Exercise brief: Transcribe the mullet fishery passage word for word, beginning at "The DMF outlined" and stopping after "recommended fishery restrictions.".

Document passage:
======
The DMF also performs independent sampling programs using gill and trawl nets to study species abundance over time, according to the DEQ website.
The DMF outlined several options to reduce commercial striped mullet harvest, including size limits, season closures, trip limits, day-of-the-week closures, and seasonal catch limits, according to the mullet decision document.
The Northern Advisory Committee did not vote to approve the DMF’s recommended fishery restrictions.
In the Amendment 2 draft, the DMF recommended a 50-pound daily trip limit for January, a 500-pound daily trip limit from Feb. 1 to Oct. 15, no daily trip limit for roe season from Oct. 16 to Nov. 15, a 50-pound daily trip limit from Nov. 16 to the end of the year, and a 50-pound daily trip limit on Saturdays and Sundays throughout the year.
In addition, the DMF recommended a 30,000-pound season limit on stop net fishing, a technique using a boat to set a strike net and a set net and then pulling the net into the beach with a truck or tractor, a 50-bag limit for recreational fisherman, a daily limit equal to the numbers of anglers licensed to carry on for-hire vessels, and adaptive measures to achieve sustainable harvest if the approved measures aren’t achieving their goal, the Island Free Press reported.
======
Input data:
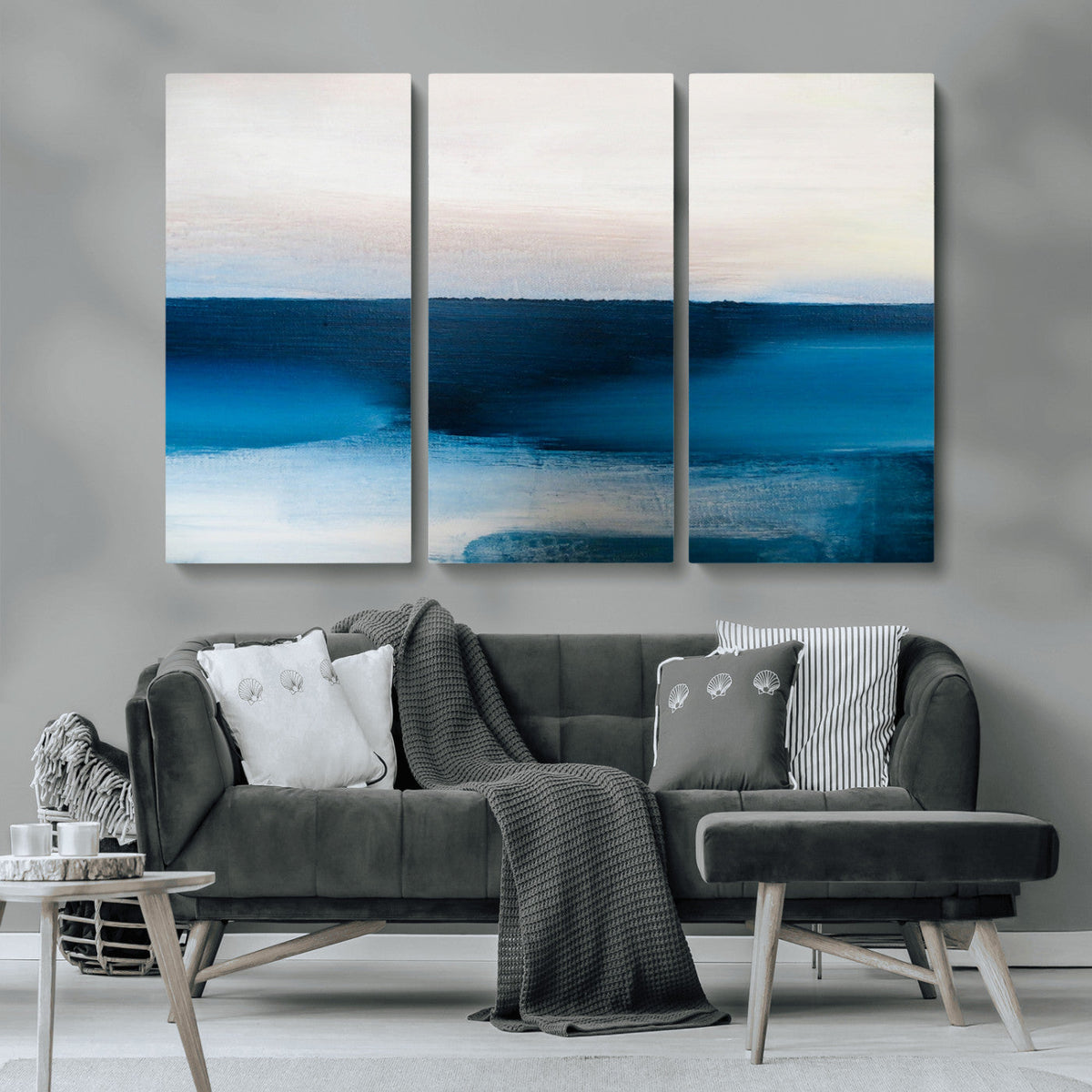 Dark Blue Abstract Wall Art Canvas Print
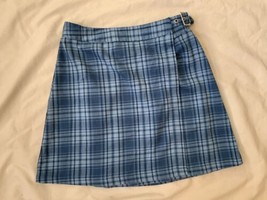 Brandy Melville Plaid Blue Emerson Skirt Buckle Size XS/S - $19.79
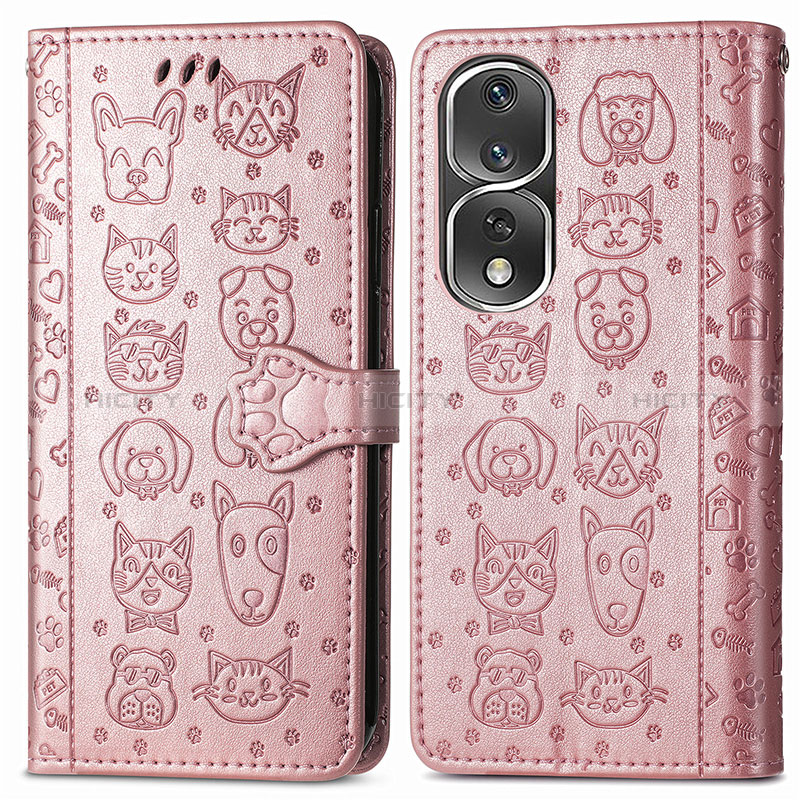 Funda de Cuero Cartera con Soporte Patron de Moda Carcasa S03D para Huawei Honor 80 Pro 5G Oro Rosa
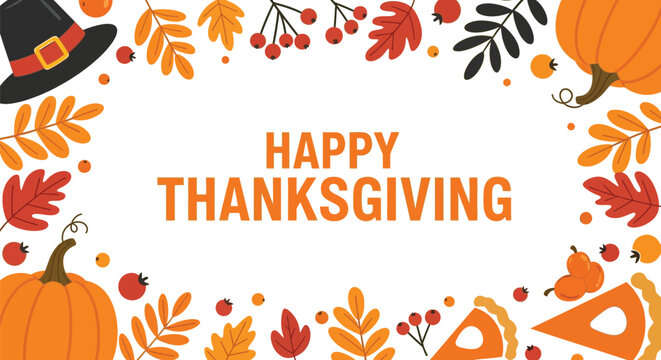 Whimsical autumn border with pumpkins, leaves, and pie celebrating Thanksgiving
======
Expected output:
The DMF outlined several options to reduce commercial striped mullet harvest, including size limits, season closures, trip limits, day-of-the-week closures, and seasonal catch limits, according to the mullet decision document.
The Northern Advisory Committee did not vote to approve the DMF’s recommended fishery restrictions.